Samsara Eco and Lululemon develop world’s first enzymatically recycled nylon

(Source: Inside Small Business)

Australian eco-tech start-up Samsara Eco and athletic apparel brand Lululemon have unveiled the world’s first enzymatically recycled nylon 6,6 product, representing a key milestone that brings the fashion industry one step closer to creating a circular ecosystem.

The breakthrough fabric will make its way in Lululemon’s renowned Swiftly Tech Long-Sleeve Top, made with Samsara Eco’s pioneering new (patent pending) technology that extracts nylon 6,6 from end-of-life stage textiles, thus creating a fully circular ecosystem for apparel. Using its library of plastic-eating enzymes, Samsara Eco’s manufacturing process is completed within hours and at a low temperature.

It is reported that roughly four million tonnes of nylon 6,6 is created per year, which makes it one of the most commonly used plastics in the textile industry. Nylon 6,6 has been notoriously difficult to recycle and because of its tough, heavy-duty properties has been used in a breadth of industries like fashion, automotive and electronics. 

“Until now, textile-to-textile nylon 6,6 has been unrecyclable,” Paul Riley, CEO and founder of Samsara Eco, said. “The samples we have created with Lululemon represent a world-first breakthrough for the future of textile waste. Our work with Lululemon shows the potential to give clothes an infinite life.”

The milestone comes a year after Samsara Eco, whose team is pictured, announced its partnership with Lululemon as its first textile partner in a multi-year collaboration. The Swiftly samples represent the next stage in the collaboration, creating lower-impact alternative textiles in the apparel industry. 

“We’re committed to maintaining a low carbon footprint during our infinite recycling process,” Riley said. “Compared to the production of virgin nylon 6,6, Samsara Eco’s infinite recycling process reduces emissions and has the potential to save tens of millions of tonnes of CO2 entering our environment every year. We’ve started with nylon 6,6, but this sets the trajectory of what’s possible for recycling across a range of industries as we continue expanding our library of plastic-eating enzymes. This is one giant leap for the future of sustainable fashion and circularity,” added Riley.

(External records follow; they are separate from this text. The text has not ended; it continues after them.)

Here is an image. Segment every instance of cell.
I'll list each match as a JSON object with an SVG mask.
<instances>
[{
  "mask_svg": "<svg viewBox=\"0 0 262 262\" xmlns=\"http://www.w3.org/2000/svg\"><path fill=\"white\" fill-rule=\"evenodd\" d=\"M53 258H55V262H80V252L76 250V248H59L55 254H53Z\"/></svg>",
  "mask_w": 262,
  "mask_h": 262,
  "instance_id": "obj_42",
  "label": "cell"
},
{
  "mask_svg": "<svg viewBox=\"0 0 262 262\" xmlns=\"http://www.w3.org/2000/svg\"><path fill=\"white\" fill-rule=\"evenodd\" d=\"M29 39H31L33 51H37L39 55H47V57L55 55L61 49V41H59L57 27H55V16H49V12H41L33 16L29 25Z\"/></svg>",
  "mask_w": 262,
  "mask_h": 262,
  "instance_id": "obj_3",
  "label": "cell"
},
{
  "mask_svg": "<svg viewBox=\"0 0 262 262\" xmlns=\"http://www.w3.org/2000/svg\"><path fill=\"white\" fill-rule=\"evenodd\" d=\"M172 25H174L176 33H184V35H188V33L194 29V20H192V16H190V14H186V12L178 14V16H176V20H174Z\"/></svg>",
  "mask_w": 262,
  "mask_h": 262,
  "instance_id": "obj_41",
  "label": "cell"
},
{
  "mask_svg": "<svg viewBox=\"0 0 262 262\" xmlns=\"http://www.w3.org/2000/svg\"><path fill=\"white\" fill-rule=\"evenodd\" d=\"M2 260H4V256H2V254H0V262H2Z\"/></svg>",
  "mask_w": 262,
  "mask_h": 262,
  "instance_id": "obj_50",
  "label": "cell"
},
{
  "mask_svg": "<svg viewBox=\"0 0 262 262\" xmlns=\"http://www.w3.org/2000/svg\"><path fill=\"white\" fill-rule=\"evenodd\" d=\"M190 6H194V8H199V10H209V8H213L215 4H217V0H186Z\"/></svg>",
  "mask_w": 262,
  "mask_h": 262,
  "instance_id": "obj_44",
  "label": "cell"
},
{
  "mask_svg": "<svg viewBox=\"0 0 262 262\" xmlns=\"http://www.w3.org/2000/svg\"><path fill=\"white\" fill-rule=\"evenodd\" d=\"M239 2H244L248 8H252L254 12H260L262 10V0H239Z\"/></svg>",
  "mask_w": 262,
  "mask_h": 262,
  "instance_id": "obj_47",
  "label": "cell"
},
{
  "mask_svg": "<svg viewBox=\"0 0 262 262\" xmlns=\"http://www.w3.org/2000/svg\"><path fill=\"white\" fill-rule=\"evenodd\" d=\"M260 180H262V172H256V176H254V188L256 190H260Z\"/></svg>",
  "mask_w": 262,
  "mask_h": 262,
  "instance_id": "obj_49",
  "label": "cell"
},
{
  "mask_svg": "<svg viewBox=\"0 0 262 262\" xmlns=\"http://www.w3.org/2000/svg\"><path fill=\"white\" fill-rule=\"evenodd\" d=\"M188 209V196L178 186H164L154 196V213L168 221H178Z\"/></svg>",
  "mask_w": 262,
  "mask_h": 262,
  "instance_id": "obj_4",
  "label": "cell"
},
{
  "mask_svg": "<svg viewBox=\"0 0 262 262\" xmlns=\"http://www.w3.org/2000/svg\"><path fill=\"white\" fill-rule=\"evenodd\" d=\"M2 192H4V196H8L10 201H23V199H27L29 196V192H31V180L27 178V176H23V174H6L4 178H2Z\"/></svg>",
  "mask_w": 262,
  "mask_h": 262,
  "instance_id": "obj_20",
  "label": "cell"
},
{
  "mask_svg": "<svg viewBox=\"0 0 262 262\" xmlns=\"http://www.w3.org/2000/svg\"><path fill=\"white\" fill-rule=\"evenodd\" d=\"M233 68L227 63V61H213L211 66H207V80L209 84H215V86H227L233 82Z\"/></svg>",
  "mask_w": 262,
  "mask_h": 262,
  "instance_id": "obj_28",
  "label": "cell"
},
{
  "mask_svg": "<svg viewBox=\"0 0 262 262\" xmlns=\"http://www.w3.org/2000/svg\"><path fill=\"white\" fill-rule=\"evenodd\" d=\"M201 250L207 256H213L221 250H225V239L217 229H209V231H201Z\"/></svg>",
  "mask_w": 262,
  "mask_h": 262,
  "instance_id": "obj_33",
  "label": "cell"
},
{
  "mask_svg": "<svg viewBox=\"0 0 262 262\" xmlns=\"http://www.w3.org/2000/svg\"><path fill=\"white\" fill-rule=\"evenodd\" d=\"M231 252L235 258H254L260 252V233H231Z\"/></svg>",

Over 90 per cent of the nylon used in each of the Lululemon Swiftly top samples is produced using Samsara’s enzymatic recycling process, and the samples offer the same fit, feel and quality guests expect from Lululemon products.

“Our enzymatic recycling is the only solution on the market that allows the textile industry to unlock nylon 6,6 amongst mixed feedstocks to prevent textiles from ending up in landfill,” Sarah Cook, Chief Commercial and Operations Officer of Samsara Eco, explained.

With the recycled nylon technology available in its product, lululemon aims to realise its end-of-life vision of circularity for its products, with a goal to make 100 per cent of products with preferred materials and end-of-use solutions by 2030.

“The Lululemon Swiftly top samples go beyond material innovation – they represent the exciting possibilities and impact that can be achieved through collaboration and cross-industry partnership,” Yogendra Dandapure, Vice President of Raw Materials Innovation at Lululemon, said. “This breakthrough not only signals a turning point for sustainable innovation in apparel but for all industries looking to shift towards more circular models. We look forward to continuing to work with Samsara Eco to help scale this new technology in the months and years ahead.”